In most of the cases amusement parks keep high safety standards as a part of their regular daily operations, but in very rare cases these standards fail. Some of those situations will end up with stopping the ride, some will end up with injuries, but in some cases, unfortunately, people die.

As numerous sources reported, the latest incident in the United States that ended up fatally in amusement park took place in Colorado in September when a six-year-old girl died while she was riding one of the most dangerous attractions the park had to offer.

The fatal incident took place on September 5 on the Haunted Mine Drop ride at Glenwood Caverns Adventure Park after she fell 100 feet. The victim was identified as the 5-year-old W. Estifanos.

Right after the incident, the park was closed and all the guests went outside. The investigators decided to close the park for a whole week, until the next weekend, while they were conducting an in-depth investigation to determine what had happened the fatal day.

According to the report that was released few days ago, investigators concluded that the employees did not properly check if she was buckled in and did not understand the operations of the ride.

According to the safety procedure for that specific ride, the amusement park employees should undone all buckles after the end of every ride. Before each ride, workers are supposed to ensure that all buckles are correctly fastened to the riders.

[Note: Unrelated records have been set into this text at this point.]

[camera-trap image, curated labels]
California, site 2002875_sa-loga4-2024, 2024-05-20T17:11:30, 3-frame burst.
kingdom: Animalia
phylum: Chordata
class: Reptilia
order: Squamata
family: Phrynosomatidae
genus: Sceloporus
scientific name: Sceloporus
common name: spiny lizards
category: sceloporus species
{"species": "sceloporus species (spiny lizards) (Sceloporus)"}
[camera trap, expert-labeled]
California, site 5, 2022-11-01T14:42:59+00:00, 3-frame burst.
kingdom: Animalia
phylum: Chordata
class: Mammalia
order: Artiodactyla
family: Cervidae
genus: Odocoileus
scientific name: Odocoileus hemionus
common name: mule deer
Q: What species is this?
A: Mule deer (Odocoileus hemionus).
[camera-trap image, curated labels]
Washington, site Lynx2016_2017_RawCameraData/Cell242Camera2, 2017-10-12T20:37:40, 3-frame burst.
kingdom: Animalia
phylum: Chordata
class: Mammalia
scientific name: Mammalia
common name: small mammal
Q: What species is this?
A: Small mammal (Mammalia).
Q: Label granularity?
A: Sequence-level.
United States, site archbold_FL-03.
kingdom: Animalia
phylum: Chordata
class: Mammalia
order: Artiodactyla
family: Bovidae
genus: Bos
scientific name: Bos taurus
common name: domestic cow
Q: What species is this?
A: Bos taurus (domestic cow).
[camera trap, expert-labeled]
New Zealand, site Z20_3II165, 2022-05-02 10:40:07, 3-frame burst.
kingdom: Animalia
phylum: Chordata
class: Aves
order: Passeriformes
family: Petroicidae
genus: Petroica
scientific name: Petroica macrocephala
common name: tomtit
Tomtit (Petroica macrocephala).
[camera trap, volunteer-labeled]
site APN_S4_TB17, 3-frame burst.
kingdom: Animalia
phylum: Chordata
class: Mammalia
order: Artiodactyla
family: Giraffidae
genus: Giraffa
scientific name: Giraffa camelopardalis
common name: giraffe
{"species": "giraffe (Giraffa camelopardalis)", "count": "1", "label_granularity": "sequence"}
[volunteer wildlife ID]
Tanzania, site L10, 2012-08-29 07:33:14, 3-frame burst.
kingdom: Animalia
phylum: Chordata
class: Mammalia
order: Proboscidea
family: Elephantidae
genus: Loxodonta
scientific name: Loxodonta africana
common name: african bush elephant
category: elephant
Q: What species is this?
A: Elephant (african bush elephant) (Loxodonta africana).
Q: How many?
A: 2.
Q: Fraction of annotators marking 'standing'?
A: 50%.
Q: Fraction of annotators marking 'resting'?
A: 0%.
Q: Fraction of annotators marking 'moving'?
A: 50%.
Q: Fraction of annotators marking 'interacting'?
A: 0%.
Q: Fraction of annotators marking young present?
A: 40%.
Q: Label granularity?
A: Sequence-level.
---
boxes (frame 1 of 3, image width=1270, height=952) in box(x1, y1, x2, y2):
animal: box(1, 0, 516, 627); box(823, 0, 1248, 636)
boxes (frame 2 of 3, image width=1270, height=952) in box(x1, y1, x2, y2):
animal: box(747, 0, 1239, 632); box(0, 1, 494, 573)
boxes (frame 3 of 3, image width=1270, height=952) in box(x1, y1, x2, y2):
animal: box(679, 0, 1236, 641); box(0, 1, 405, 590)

The manager of the park confirmed that in case something is wrong with the belts tied to the riders, an alarm will sound as a safety precaution and workers should double check everything. So how the fatal accident happened?

In the case of Estifanos, employees’ mistake was the reason for the fatal incident. The investigators were able to prove that when Estifanos got on the ride, the buckle to her seat was not undone, and she sat on top of the restraints, according to the report. She pulled the end of the seat buckle used to tighten the restraint over her lap, which made it seem like the buckle was on.

The alarm in this case didn’t take off because the seatbelt was never undone and the system received a signal that everything is right. But what is even more alarming is the fact that the amusement park employee never underwent a proper training and never learned how the whole system actually works.

The operators went around and pushed the rods into seats for riders, including Estifanos, but did not fix her buckle. The alarm was still on, but the operators reset the system and continued with the ride.

As soon as the report was done and presented to the family and the authorities, Estifanos parents said they are about to file a lawsuit against the amusement park since the report proves Estifanos “was killed because of multiple failures by the amusement park and its operators.”

Additionally, the prosecutors are yet to determine if criminal charges should be brought in the case.